2026 年の Mojo は「Python のように書きたいが PyTorch より速いインフラが必要な時」の候補だ。一般的なバックエンド言語としての Mojo はまだ珍しい。

第5章 · Carbon — C++ 後継候補、Google の実験

**Carbon Language** (2022年〜、Google、experimental) は明確な座標を持つ。**C++ successor language**。Rust や Go ではなく、「C++ のコードを徐々に移行できる言語」が目標。

// Carbon: C++ 後継候補

package Sample api;

fn Fib(n: i32) -> i64 {

if (n < 2) { return n as i64; }

return Fib(n - 1) + Fib(n - 2);

}

fn Main() -> i32 {

Print("{0}", Fib(30));

return 0;

}

主な特徴:

- **C++ interop** — C++ コードと双方向で相互運用。1 つのプロジェクトに 2 言語が同居する。

- **Memory safety roadmap** — メモリ安全性をオプションで段階導入。

- **Modern syntax** — C++ の歴史的な重荷を取り除く。

- **No backwards compat guarantee** — C++ のように 35 年間の互換性負担がない。

2026 年の現状:

- 依然として **experimental**。本番採用は推奨されていない。

- Google 内部での toolchain 実験。

- 標準というより「C++ の方向性についての思考実験」に近い。

Rust が「C++ とは違う言語で一から書き直そう」なら、Carbon は「C++ のコードベースを残したまま、徐々に後継言語へ移行しよう」だ。同じ問題に対する違う答え。

第6章 · Hare — Drew DeVault のミニマルなシステム言語

**Hare 0.25+** (2022年〜、Drew DeVault ほか) は明らかに小さな言語だ。**C と同じ領域、違う美意識。**

// Hare: ミニマルなシステム言語

use fmt;

export fn main() void = {

fmt::println("Hello, world!")!;

};

主な特徴:

- **No GC** — 手動メモリ管理。

- **No generics** — 意図的に抜いた機能。シンプルさを優先。

- **Small standard library** — 明示的かつ小さい。

- **QBE backend** — LLVM ではなく QBE コンパイラバックエンド。ビルドが速く toolchain が小さい。

- **AGPL/MPL ライセンス** — 自由ソフトウェアの倫理。

設計思想:

- 「C が 50 年も生きているのは良いことだ。ただ、その 50 年の間違いは繰り返さない。」

- Generics がないのはバグではなく機能。シンプルさと可読性を優先。

- 標準ライブラリが小さいのも機能。依存爆発を防ぐ。

2026 年の Hare は本番運用よりも、「C の精神を別のやり方で受け継ぐ言語」の生きた例だ。Drew DeVault の他のプロジェクト(sourcehut、wlroots) と趣旨を共有する。

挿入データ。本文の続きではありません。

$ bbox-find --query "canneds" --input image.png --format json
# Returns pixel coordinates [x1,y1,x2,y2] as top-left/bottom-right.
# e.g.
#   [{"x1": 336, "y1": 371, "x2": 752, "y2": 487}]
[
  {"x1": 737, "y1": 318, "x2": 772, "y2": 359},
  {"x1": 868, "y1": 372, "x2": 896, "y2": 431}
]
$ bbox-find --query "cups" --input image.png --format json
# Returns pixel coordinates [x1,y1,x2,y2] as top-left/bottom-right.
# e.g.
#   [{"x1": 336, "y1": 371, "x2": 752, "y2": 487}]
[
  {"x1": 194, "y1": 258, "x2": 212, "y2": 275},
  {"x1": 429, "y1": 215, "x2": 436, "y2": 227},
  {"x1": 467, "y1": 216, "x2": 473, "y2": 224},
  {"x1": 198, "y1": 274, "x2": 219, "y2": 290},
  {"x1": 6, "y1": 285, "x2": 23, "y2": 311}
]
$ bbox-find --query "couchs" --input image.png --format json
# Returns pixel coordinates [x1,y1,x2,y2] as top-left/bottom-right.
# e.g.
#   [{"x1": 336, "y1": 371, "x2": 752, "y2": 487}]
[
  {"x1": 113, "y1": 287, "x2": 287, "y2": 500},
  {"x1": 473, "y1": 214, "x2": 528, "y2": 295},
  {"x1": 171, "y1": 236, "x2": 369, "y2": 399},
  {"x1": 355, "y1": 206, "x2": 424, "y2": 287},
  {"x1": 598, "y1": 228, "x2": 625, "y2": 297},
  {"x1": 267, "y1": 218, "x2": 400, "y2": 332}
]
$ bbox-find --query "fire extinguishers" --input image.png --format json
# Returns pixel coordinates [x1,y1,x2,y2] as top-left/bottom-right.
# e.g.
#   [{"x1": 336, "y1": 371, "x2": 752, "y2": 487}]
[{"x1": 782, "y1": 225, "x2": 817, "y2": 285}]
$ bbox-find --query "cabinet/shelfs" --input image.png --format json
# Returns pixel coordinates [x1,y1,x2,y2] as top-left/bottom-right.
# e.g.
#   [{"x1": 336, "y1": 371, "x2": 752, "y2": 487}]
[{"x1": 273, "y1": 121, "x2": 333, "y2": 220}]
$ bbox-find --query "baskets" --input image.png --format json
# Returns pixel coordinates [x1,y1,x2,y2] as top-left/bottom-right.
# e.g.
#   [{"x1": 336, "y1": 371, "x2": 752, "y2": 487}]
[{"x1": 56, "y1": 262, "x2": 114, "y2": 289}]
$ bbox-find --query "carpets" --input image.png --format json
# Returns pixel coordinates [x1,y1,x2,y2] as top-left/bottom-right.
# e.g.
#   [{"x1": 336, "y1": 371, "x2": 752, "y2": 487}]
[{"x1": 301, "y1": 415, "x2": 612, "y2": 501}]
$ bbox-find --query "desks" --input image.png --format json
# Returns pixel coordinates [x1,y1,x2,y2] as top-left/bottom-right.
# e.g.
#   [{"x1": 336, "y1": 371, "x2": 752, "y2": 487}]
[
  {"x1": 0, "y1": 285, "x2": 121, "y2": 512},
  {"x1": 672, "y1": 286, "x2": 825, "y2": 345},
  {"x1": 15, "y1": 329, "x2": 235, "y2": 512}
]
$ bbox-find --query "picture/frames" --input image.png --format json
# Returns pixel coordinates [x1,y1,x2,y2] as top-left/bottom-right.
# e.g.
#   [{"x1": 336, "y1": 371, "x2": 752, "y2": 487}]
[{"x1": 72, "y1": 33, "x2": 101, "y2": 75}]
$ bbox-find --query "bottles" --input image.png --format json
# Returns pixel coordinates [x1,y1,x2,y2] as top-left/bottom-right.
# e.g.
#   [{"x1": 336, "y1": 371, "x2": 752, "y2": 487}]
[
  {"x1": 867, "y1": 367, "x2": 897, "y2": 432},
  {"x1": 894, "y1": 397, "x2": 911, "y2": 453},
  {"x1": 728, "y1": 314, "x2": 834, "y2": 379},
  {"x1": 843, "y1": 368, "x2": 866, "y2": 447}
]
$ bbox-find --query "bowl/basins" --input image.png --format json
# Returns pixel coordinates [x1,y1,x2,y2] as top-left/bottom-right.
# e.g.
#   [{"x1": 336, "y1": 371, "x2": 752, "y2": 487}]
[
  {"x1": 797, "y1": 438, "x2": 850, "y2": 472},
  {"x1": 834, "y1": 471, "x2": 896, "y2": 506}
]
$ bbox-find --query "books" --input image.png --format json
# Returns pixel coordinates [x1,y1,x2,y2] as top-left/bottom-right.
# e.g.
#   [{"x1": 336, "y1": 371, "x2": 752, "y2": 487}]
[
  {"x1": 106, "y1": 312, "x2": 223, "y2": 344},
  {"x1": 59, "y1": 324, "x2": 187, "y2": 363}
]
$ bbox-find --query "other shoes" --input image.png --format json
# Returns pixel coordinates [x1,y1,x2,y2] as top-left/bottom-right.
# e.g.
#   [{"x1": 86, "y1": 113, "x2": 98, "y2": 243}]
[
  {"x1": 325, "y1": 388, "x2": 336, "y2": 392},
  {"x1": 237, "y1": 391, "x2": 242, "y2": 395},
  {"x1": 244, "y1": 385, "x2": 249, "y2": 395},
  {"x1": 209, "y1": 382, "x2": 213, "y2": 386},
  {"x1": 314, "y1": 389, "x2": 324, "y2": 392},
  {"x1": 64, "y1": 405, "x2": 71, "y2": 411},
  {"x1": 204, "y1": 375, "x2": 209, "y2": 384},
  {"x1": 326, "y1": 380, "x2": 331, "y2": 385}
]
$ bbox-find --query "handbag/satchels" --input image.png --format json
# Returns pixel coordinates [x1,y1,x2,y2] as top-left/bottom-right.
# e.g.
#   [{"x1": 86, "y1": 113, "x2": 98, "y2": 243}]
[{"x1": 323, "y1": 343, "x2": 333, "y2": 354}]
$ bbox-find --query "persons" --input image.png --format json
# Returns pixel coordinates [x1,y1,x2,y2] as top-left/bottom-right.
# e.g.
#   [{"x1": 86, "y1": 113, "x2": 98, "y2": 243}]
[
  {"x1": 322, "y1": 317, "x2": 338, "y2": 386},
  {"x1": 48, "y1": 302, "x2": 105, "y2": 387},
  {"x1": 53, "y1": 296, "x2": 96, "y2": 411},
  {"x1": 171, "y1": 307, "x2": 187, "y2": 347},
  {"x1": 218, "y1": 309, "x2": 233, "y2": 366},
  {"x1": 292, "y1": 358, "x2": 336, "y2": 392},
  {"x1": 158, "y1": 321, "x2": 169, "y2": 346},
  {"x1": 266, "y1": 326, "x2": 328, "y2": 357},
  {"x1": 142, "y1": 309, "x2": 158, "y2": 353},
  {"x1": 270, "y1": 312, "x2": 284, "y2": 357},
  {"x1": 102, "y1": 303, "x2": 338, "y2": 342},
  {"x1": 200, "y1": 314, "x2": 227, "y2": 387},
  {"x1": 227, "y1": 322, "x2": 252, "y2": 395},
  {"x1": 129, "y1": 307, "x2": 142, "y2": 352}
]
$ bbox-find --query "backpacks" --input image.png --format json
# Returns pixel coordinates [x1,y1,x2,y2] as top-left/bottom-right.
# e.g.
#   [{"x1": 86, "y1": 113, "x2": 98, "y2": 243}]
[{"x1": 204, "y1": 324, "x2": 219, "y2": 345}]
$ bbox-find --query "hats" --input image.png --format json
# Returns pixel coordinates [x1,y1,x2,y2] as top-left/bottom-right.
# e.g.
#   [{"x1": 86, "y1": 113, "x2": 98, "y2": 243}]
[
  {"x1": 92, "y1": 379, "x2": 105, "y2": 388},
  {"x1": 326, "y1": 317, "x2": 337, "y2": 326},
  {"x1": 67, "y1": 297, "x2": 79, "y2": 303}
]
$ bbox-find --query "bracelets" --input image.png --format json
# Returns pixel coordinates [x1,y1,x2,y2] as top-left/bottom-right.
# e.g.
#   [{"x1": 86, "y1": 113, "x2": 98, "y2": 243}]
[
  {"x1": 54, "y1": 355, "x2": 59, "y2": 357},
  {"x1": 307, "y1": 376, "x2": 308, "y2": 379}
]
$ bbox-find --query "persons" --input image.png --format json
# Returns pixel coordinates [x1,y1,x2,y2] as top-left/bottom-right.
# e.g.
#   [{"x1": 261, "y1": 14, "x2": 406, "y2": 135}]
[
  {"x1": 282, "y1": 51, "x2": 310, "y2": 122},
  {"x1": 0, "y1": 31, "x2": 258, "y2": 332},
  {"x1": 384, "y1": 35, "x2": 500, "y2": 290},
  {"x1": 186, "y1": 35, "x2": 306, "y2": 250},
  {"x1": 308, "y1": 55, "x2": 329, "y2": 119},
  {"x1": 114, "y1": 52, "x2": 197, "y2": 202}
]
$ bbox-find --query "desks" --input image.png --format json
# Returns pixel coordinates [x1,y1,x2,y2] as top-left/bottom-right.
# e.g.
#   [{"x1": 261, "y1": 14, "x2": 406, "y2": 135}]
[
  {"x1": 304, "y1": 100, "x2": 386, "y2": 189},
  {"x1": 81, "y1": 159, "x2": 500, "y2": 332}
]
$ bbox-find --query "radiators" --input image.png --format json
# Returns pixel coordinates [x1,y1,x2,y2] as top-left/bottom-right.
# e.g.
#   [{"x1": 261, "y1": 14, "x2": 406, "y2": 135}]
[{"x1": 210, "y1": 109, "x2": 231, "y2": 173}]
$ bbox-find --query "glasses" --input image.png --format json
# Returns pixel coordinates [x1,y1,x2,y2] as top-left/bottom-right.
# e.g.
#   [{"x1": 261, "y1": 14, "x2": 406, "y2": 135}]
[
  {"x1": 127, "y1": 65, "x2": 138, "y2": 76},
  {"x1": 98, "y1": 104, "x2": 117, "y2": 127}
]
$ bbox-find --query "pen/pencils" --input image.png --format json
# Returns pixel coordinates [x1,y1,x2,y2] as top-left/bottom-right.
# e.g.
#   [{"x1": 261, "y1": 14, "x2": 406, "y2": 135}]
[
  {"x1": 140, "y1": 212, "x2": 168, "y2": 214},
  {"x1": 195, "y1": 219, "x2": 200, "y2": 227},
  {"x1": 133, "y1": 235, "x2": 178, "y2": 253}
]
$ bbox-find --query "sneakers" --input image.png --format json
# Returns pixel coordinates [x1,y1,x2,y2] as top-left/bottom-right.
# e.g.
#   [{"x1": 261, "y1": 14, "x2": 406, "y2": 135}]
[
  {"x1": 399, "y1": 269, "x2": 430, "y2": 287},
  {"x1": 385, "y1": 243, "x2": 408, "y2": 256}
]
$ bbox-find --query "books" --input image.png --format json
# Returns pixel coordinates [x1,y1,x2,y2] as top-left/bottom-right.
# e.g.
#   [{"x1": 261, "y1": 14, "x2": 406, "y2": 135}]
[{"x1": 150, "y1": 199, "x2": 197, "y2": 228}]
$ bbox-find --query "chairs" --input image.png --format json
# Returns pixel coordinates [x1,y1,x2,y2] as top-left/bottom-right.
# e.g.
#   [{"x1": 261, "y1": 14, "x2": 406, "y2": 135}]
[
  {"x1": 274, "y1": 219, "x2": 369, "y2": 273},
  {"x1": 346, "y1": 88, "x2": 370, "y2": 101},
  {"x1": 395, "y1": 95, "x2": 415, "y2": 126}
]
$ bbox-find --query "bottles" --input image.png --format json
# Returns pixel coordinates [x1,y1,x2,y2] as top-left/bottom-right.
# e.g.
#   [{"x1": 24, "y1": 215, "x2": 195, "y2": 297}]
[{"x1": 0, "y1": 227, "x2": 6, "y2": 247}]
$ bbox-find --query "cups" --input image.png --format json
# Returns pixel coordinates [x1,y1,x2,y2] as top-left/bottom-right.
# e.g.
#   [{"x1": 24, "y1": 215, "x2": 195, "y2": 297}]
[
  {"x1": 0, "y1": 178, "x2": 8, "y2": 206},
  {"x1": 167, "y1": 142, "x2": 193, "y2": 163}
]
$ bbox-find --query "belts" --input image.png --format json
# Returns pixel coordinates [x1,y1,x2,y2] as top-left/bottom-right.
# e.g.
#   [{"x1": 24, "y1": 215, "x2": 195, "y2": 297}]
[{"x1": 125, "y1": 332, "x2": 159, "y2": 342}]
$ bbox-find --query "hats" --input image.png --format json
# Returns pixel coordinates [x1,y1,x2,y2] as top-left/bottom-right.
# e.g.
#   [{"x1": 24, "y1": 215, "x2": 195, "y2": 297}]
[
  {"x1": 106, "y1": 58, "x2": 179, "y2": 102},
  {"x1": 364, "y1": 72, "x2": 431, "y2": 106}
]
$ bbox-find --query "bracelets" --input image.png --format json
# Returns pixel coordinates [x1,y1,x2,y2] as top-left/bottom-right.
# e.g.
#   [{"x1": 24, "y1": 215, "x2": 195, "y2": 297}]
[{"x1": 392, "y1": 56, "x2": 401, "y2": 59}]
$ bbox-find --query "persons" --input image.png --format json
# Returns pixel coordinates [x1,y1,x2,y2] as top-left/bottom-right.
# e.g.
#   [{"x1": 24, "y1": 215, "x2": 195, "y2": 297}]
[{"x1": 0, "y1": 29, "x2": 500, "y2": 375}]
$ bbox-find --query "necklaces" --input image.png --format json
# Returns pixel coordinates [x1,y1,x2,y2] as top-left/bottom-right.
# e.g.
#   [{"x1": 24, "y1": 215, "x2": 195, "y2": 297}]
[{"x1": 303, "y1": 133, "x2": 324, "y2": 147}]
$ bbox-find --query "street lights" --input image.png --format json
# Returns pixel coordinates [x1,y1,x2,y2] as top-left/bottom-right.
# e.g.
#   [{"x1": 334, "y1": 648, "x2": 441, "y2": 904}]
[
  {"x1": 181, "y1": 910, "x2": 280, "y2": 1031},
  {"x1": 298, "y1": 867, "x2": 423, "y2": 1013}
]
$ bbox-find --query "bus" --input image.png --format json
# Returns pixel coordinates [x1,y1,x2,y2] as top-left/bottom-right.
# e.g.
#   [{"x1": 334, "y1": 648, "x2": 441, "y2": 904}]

第7章 · Roc — Elm の影響を受けた関数型、高速コンパイル

**Roc** (2020年〜、Richard Feldman) は関数型陣営の野心作だ。スローガンは「fast, friendly, functional」。

Roc: Elm の影響を受けた関数型

app "fib"

packages { pf: "platform/main.roc" }

imports [pf.Stdout]

provides [main] to pf

fib = \n ->

if n < 2 then n

else (fib (n - 1)) + (fib (n - 2))

main = Stdout.line (Num.toStr (fib 30))

主な特徴:

- **Purely functional** — Elm のように純粋関数型。

- **Static types + 強い推論** — 明示しなくてもほぼ全てが推論される。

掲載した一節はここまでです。